D.O.: ¿Qué le ha sorprendido en sus estudios sobre las personas transb?

M.M.: Muchas cosas, porque en este contexto tienen una vida muy diferente con respecto a la particularidad. Para una persona trans es muy difícil arrendar un espacio para vivir dignamente. Son más nómadas porque además de ello las empresas no los emplean y eso las obliga a tener otras dinámicas para subsistir.

D.O.: ¿A qué dinámicas se ven obligadas?

 M.M.: Además de la prostitución o la peluquería, actualmente se han abierto algunos espacios que les permiten desarrollarse laboralmente como trabajos con el Estado,con el Distrito o como activistas independientes que pueden generar recursos.

D.O.: ¿Se puede decir que ya hay más visibilidad pero el tema no es tan aceptado?

M.M.: Digamos que se ha vuelto más aceptado, lo veo como una cuota. La aceptación de las personas trans por parte de la sociedad no es tan real. En una empresa pueden sacar una campaña de no discriminación hacia las personas LGBTIQ, pero si entras a un café de cualquiera de las grandes cadenas no hay ni una sola persona trans trabajando. Es decir, aún no existen esas cuotas laborales, que son las que realmente se necesitan.

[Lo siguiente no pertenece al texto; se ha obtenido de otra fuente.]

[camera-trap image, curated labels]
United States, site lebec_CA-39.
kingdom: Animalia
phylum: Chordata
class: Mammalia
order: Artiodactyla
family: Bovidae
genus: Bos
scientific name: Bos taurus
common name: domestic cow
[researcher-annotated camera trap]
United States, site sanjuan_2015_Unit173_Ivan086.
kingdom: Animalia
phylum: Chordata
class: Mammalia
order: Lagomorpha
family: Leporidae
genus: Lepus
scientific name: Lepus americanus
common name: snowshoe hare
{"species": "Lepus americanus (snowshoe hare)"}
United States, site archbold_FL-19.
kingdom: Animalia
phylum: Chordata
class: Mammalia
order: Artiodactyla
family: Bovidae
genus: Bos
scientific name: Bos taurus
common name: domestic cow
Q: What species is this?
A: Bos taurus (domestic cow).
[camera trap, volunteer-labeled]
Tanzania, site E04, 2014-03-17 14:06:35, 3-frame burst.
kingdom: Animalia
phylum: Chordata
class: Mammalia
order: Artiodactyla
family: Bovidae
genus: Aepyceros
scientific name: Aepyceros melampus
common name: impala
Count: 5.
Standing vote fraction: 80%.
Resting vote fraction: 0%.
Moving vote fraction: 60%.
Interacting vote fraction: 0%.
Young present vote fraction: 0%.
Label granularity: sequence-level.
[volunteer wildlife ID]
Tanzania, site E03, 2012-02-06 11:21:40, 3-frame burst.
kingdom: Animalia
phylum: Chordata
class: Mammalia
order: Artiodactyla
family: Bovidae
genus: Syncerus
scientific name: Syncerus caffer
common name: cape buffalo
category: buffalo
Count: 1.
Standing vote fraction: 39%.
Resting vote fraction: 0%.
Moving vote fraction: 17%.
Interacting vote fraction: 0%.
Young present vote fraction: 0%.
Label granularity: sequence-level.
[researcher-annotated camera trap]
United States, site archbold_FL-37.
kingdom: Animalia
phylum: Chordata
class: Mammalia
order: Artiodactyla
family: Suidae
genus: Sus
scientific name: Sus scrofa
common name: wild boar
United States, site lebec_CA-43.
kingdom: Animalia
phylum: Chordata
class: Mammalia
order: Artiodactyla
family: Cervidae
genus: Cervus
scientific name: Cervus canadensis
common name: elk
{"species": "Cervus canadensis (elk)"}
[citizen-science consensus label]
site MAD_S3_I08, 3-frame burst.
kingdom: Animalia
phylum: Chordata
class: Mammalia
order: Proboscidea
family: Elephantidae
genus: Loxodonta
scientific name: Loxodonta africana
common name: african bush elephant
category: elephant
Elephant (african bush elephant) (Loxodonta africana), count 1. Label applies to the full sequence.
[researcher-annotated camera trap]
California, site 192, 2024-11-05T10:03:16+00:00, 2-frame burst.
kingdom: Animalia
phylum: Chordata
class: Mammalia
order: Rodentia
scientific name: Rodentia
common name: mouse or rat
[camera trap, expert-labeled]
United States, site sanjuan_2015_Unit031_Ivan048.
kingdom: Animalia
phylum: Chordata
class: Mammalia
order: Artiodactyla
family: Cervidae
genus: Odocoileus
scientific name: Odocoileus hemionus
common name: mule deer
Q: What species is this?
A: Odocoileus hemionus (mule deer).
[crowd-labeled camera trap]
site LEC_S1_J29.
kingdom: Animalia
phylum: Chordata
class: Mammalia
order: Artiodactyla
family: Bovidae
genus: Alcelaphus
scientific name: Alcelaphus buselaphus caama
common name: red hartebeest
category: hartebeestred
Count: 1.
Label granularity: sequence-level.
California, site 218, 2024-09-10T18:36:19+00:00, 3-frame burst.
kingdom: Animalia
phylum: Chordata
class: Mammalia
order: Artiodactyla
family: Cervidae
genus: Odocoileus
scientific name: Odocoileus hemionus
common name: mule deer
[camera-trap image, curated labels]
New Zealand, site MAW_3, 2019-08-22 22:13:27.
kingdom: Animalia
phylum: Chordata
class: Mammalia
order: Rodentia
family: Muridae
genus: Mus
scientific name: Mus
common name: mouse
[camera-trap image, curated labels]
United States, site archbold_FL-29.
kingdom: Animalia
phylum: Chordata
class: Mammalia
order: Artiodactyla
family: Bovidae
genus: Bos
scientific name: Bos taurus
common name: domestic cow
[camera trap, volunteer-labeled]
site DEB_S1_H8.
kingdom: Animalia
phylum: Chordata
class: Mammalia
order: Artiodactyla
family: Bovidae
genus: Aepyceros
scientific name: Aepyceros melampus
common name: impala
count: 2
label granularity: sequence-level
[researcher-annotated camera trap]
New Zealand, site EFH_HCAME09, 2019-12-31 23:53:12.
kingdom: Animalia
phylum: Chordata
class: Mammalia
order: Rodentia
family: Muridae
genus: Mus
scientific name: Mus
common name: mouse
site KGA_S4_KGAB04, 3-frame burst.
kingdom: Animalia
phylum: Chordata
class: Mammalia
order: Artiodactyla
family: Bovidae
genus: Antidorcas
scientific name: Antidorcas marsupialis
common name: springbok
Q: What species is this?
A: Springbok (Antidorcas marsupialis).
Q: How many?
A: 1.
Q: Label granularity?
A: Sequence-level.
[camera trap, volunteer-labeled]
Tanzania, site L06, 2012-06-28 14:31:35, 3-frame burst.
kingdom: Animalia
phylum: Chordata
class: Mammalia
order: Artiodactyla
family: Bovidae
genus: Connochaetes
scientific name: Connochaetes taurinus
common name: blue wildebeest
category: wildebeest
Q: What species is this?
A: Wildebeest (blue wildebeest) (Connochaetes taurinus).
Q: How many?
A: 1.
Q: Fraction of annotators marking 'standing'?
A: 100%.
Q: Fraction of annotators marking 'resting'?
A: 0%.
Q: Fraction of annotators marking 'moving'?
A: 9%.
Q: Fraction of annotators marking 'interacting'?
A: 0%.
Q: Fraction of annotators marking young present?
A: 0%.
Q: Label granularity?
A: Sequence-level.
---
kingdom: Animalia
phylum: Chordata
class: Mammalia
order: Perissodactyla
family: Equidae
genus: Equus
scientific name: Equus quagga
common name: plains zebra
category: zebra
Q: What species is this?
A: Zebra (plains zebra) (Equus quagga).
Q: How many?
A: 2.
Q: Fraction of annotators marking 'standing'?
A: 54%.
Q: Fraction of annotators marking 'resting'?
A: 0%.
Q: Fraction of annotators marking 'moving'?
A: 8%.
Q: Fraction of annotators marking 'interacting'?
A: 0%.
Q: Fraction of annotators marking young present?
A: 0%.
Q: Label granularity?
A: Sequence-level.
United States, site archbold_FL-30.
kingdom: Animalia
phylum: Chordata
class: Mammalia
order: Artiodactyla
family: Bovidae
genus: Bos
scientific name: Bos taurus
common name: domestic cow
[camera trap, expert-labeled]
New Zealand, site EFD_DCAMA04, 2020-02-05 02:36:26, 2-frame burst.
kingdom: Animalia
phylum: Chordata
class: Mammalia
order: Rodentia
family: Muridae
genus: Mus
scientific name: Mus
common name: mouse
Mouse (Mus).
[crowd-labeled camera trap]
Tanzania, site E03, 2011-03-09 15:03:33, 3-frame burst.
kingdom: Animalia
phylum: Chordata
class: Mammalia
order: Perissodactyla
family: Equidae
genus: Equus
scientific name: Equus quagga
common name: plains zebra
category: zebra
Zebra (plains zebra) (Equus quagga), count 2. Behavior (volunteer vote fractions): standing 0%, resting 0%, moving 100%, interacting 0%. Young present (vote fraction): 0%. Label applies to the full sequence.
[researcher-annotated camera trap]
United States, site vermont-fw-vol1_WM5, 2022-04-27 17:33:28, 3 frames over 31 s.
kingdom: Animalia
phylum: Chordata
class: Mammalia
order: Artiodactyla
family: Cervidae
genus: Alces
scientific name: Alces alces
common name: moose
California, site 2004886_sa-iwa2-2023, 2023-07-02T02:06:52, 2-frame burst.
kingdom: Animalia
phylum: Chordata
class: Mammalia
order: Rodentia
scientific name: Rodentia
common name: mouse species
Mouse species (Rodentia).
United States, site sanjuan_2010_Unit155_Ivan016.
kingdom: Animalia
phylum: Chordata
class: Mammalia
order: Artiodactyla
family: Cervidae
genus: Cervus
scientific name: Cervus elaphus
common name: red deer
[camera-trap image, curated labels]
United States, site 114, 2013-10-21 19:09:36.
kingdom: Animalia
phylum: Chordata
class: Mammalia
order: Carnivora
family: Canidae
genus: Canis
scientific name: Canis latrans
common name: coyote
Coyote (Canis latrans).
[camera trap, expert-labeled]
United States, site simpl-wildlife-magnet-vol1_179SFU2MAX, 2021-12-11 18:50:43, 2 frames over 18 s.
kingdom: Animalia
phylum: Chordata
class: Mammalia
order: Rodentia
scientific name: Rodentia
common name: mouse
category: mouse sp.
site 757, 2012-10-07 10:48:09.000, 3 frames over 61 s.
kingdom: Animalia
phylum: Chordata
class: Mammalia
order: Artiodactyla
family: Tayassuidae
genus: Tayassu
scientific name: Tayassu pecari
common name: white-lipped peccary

D.O.: ¿Se necesitaría ayuda de la publicidad para generar este tipo de posibilidades para las personas trans?

M.M.: La publicidad lo está haciendo en todo. Lo que se requiere es que las organizaciones, los espacios, oferten puestos laborales para estas personas; que dentro de sus nóminas realmente haya personas trans trabajando para que no quede solo en la campaña, sino que se vea reflejado en oportunidades para quienes no las han tenido.